start Input records

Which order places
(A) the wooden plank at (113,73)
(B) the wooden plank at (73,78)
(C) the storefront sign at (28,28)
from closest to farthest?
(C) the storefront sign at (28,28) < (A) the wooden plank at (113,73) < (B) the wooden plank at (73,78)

end Input records

■ Your goal
Reproduce the listing above word for word, keeping every line and its wording unchanged.

■ Output
Which order places
(A) the wooden plank at (113,73)
(B) the wooden plank at (73,78)
(C) the storefront sign at (28,28)
from closest to farthest?
(C) the storefront sign at (28,28) < (A) the wooden plank at (113,73) < (B) the wooden plank at (73,78)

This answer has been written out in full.